Extracted records:
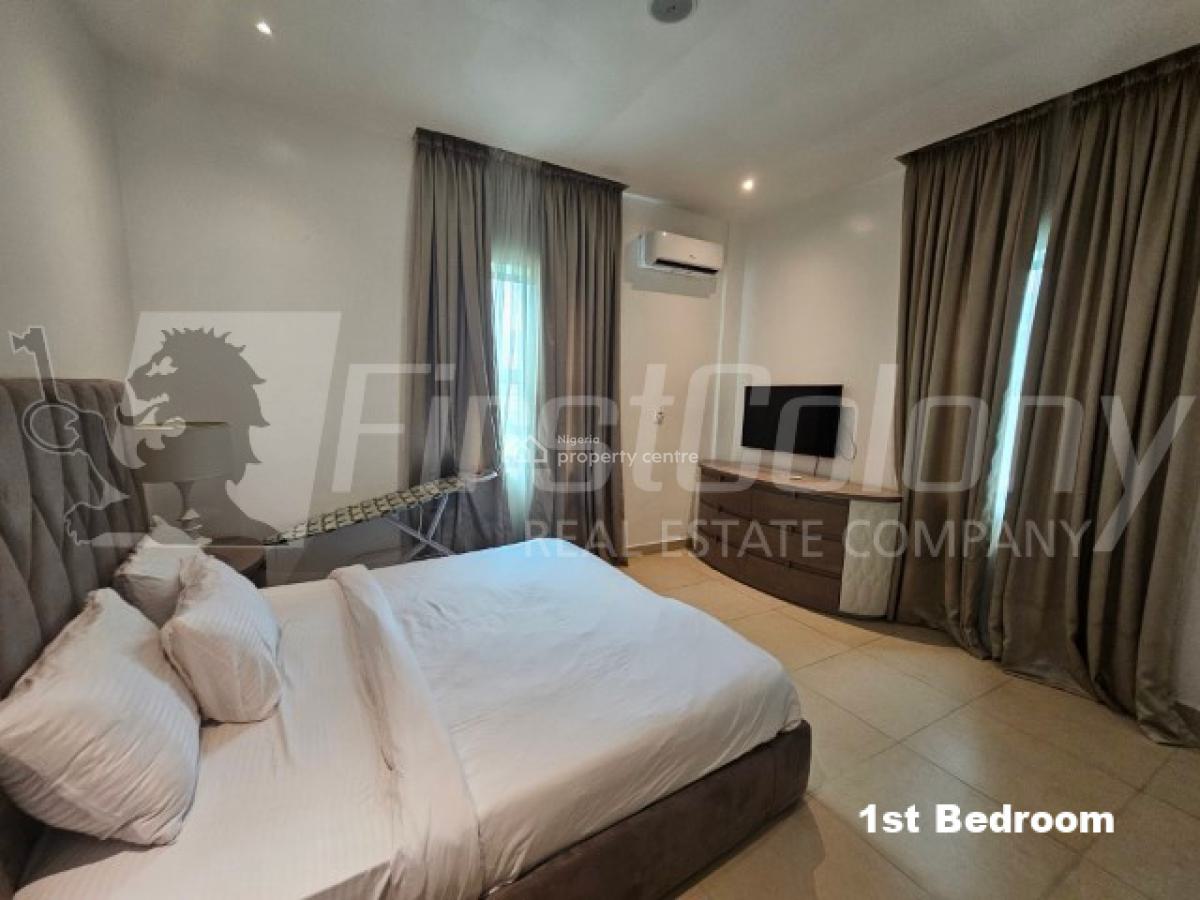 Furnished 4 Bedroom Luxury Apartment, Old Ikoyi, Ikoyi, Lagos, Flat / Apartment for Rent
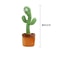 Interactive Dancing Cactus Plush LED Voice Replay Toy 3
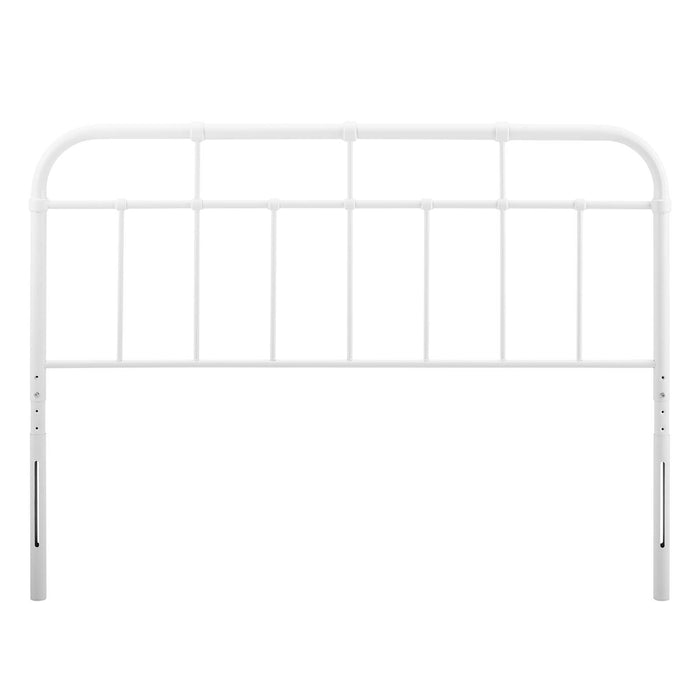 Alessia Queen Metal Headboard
---
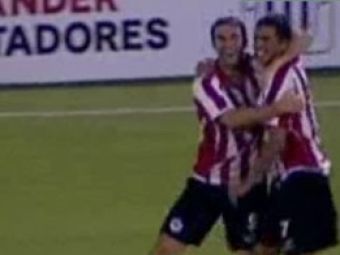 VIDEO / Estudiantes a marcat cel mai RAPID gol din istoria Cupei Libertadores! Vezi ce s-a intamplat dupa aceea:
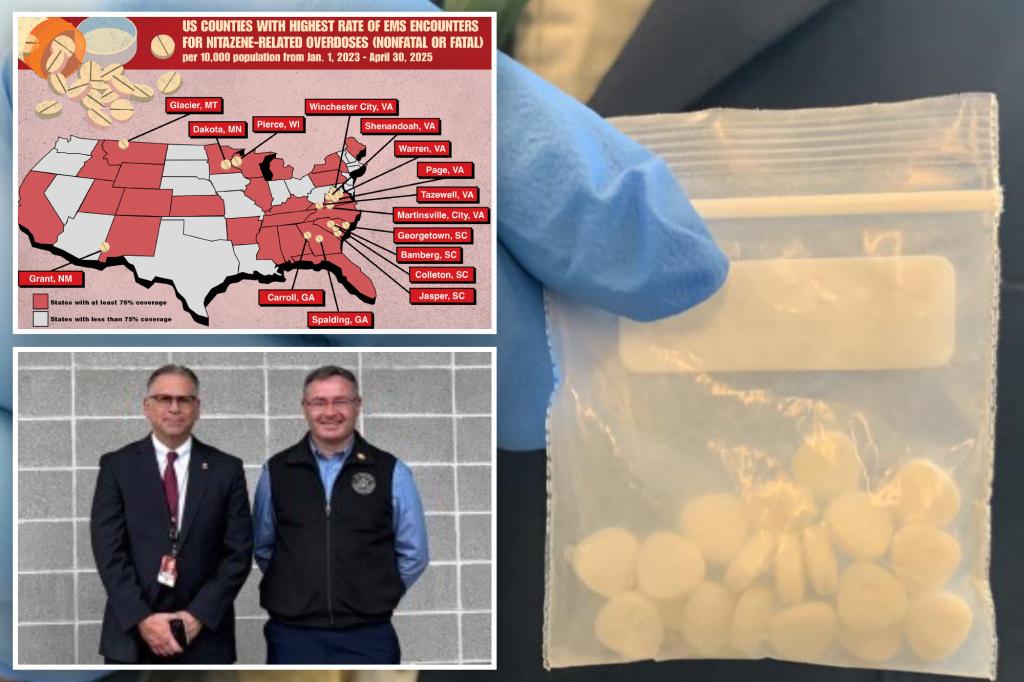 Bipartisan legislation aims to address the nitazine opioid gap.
---
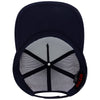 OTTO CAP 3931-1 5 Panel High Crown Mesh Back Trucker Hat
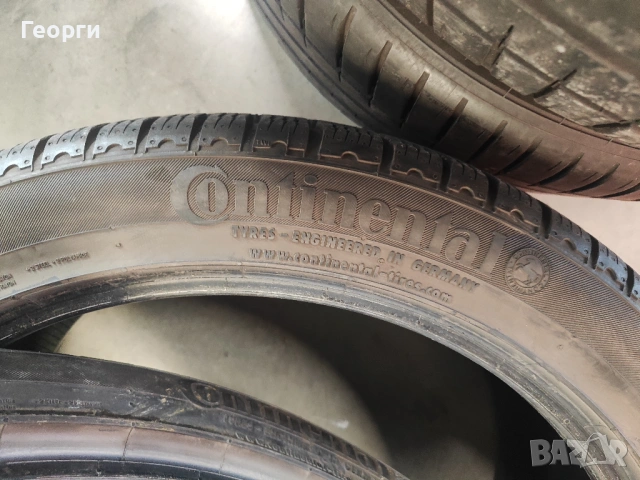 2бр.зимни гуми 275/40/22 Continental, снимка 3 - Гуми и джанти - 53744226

Exercise details: Your copy should hold the lines from the one with "Furnished 4 Bedroom" up to and including the one with "Alessia Queen Metal Headboard", exactly as in the data above, and no pictures.

Result of this task:
 Furnished 4 Bedroom Luxury Apartment, Old Ikoyi, Ikoyi, Lagos, Flat / Apartment for Rent
 Interactive Dancing Cactus Plush LED Voice Replay Toy 3
 Alessia Queen Metal Headboard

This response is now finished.